Siempre quise ser buen lector, pero la distancia entre querer y poder no puede medirse, por eso creo que las respuestas tenían que ver más con mi interés, disciplina y placer. Recuerdo la vieja biblioteca del colegio con textos clásicos que nadie leía. En mi casa, en cambio, estaba la biblioteca de papá, que le gustaba sugerirme lecturas que no compartía, sólo vigilaba mis inclinaciones literarias para censurarme. Aun así reconozco que ser lector me animaba mucho. Años después me duelen los amagues que le hice a los libros desde los antiguos filósofos de Grecia y Roma hasta las novelas de Verne, las narraciones extraordinarias de Poe, Stevenson, Dickens, García Márquez, que teníamos en casa. No recuerdo ninguna lectura realizada aparte de los libros de textos que pedía la escuela obligando a los padres a comprar listas interminables de libros que nunca leímos, salvo por la insistencia de uno que otro apasionado y obsesivo maestro que no comprendía nuestra falta de interés por la lectura. Cuando tomé la decisión de leer con disciplina, tenía veinte años. Al día siguiente de haberlos cumplido me accidenté. Estuve en coma seis meses. Cuando desperté, desperté a la vida, no a la luz de los amaneceres ni atardeceres, tampoco a las puestas de sol allá donde se acaba el mar en Puerto Colombia y Salgar. Ceguera profunda, dijeron los médicos. Desde entonces me consuelo con la textura de los libros – al visitar una librería o una biblioteca –, el peso de una novela corta, una Ilíada, o una Odisea, el aroma que destilan; anhelo – aunque es demasiado tarde – ver las imágenes y colores de la portada; sus palabras guardadas y silenciosas, sólo las imagino.
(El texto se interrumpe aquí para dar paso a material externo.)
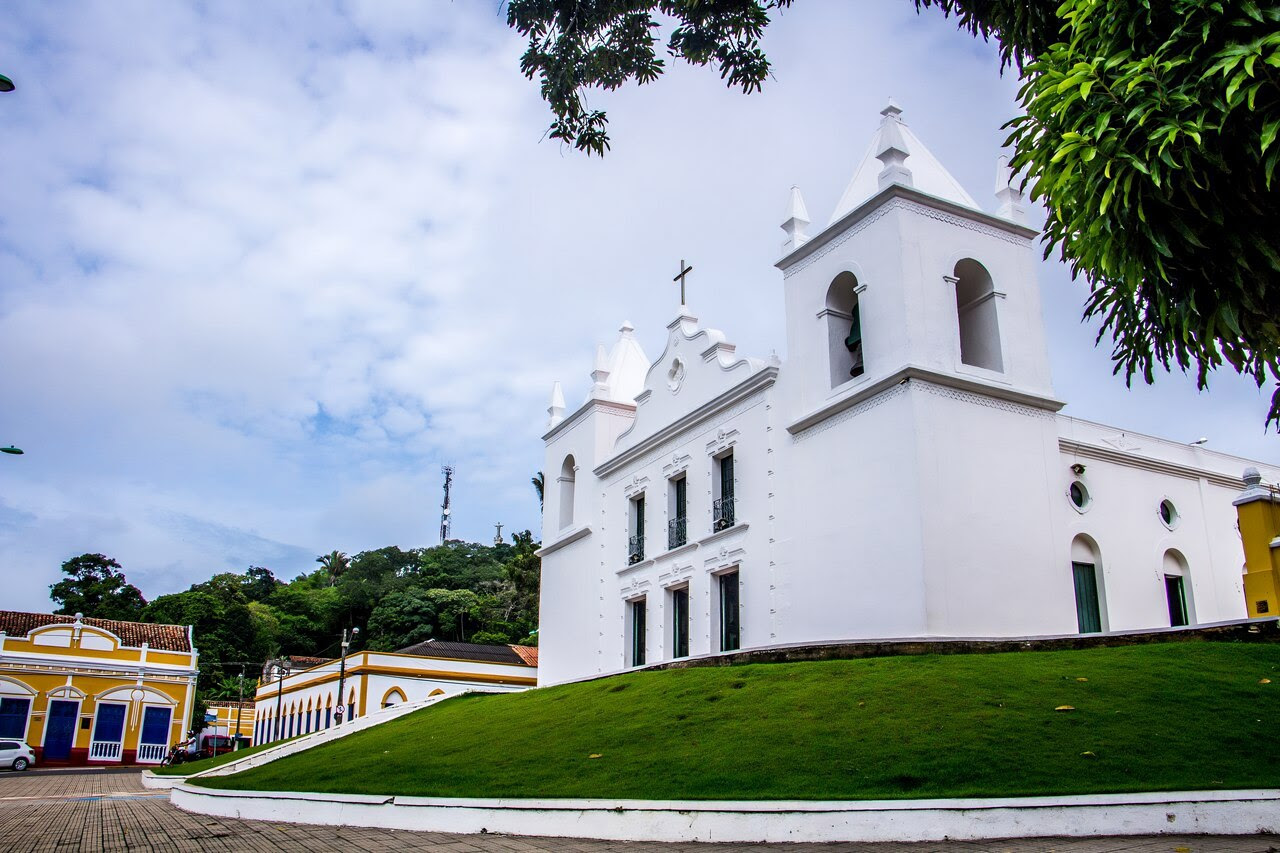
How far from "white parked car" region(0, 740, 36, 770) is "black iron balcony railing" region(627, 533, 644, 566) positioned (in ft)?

Sin embargo, me considero un buen lector, al leer, – en braille – con mis dedos, el libro abierto sobre el escritorio y los audífonos en sincronía, leyéndome en voz alta la lectura del audiolibro. Con los ojos cerrados – es la costumbre – recuerdo la afirmación del neurólogo, no se lee con los ojos, sino con el cerebro. La lectura en la voz del narrador, grave, profunda, acompaña mis dedos ávidos leyendo las frases y mis manos pasan las hojas, despacio. Cierro mis ojos y me deleito acariciando las palabras y escuchándolas en la Trilogía de Nueva York, de Paul Auster.

Penalti

Entonces Devanni ejecutó ese penal que no existía.

Lo ejecutó…lanzando la pelota muy pero muy lejos del arco rival.

Ese acto de coraje selló su ruina, pero le otorgó el derecho

de reconocerse cada mañana en el espejo.

Cerrado por fútbol. Eduardo Galeano. Los cuentos cuentan/ 1

Se hace un pacto tácito de silencio y atención entre los mil espectadores. El árbitro pitó penalti a escasos cinco minutos del final del juego. Marcador: 1 – 1. El jugador en el punto penal, acomoda la pelota, consintiéndola con besos y golpecitos. El arquero, bajo el travesaño, observa el ritual de afectos del cobrador, que busca la distancia justa. El árbitro mira al pateador y después al portero, con el cuerpo encogido para el salto. El silencio colectivo se escucha por encima de las voces nerviosas. “Si anoto somos campeones, no puedo votarlo”, piensa el cobrador nervioso. Gotas de sudor le cubren la frente. “Es mi oportunidad de lucirme, con el empate estamos en la final”, murmura el arquero, observando al jugador y el balón. Silencio en el estadio. El árbitro pita seco y breve. El cobrador persignándose inicia la carrera en el espacio que lo separa del balón. Milésimas de segundo antes, en el trayecto hacia la pelota, suena el celular que lo distrae.